User must define complete set of patterns (regular expressions) covering all possible character sequences that can appear in the input stream. If lexer cannot find any pattern matching character sequence found at some point in input stream, an error occurs.

When pattern is matched, user code for that pattern is executed. This code can perform any action, but usually it reports the match. This reported match is usually passed directly to the parser as an input token.

Lexer always tries to match longest possible sequence of characters that can be matched by any of the patterns.

Patterns can be overlapping: an input sequence can match more than one pattern. In such case pattern that gives longer match wins. If multiple patterns give matches of equal length, pattern defined earlier in the grammar wins.

Lexer rules are defined by placing regular expression pattern (like [A-Z]+) at the start of line. Optional code to execute when pattern is matched, can be placed after regular expression whitespace.

Example lexer rules are shown on Fig. 1 (refer to Regular expression syntax chapter for details).

Fig. 1 Example lexer rules for matching words and skipping space
// (1) rule for recognizing all—caps words
// returns a predefined token 'AN_UPPERCASE__WORD'
[A-Z]+ { return AN_UPPERCASE_WORD; }
// (2) rule for recognizing any word, returns a token 'A_WORD'
[A-Za-z]+ { return A_WORD; }
// (3) rule for matching space ‘\ ‘ or tab ‘\t’,
// (backslash ‘\’ is an escape character)
// no action to be executed, so whitespace will be ignored
[\ \t]+ /* ignore space */

In the example three rules are defined:

Lexer starts analysis at the beginning of input text and tries to match longest possible character sequence using one of user-defined patterns. When match is found and reported, lexer skips to the end of matched sequence and tries to find next match. This procedure is repeated until end of input text is reached.
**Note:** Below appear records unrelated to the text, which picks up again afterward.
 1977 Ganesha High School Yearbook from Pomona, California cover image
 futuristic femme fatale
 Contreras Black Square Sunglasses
Fig. 2 shows how a sample text is split to tokens using the rules defined above.

The text being analyzed is "A Sequence of Words".
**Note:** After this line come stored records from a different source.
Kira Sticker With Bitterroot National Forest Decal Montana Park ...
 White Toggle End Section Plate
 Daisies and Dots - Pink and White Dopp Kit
Fig. 2 Example of lexer processing
Input:
A Sequence of Words
Recognized tokens:
A matched by (1) [A-Z]+ code: return AN_UPPERCASE_WORD
  matched by (3) [\ \t]+ code: /* ignore space */
Sequence matched by (2) [A-Za-z]+ code: return A_WORD
  matched by (3) [\ \t]+ code: /* ignore space */
of matched by (2) [A-Za-z]+ code: return A_WORD
  matched by (3) [\ \t]+ code: /* ignore space */
Words matched by (2) [A-Za-z]+ code: return A_WORD

Lexer starts at the beginning of text, before letter A. It tries to find longest match. At this point two patterns match the input text. Pattern for rule (1) [A-Z]+ matches one uppercase letter A. Rule (2) [A-Za-z]+ also matches the letter A since it is also any-case letter. Both matches are of equal length. Rule (1) wins, since it is defined earlier in the file. Action for rule (1) is fired.

Next lexer moves to position after letter A and tries to find a match. Only one rule matches at this point, rule (3) [\ \t]+ for whitespace. No action code is defined for this rule so nothing is reported.
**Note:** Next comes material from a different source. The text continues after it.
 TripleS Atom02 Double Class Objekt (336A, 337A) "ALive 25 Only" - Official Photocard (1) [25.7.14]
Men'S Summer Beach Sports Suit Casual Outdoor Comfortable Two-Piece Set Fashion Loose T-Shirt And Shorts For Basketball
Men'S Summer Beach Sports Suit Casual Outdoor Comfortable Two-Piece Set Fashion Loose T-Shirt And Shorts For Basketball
Lexer moves to position after matched space character and tries to find next match. Letter S found at this position can be matched by both rules (1) and (2), but rule (2) can match more characters. Since lexer is always looking for longest possible match rule (2) wins with match: Sequence.

Whole procedure is repeated until end of input stream is reached.

User is free to attach any code to lexer rules. In above example some user-defined token identifiers are returned whenever a syntactically relevant string is matched. This returns stream of tokens:

AN_UPPERCASE_WORD( A ) A_WORD ( Sequence ) A_WORD ( of ) A_WORD ( Words )

Returning token from lexer on each match is known as pull operation. Alternative way of organizing the process is to invoke some external code on each match and keep analyzing without exiting from lexer. This is known as push operation.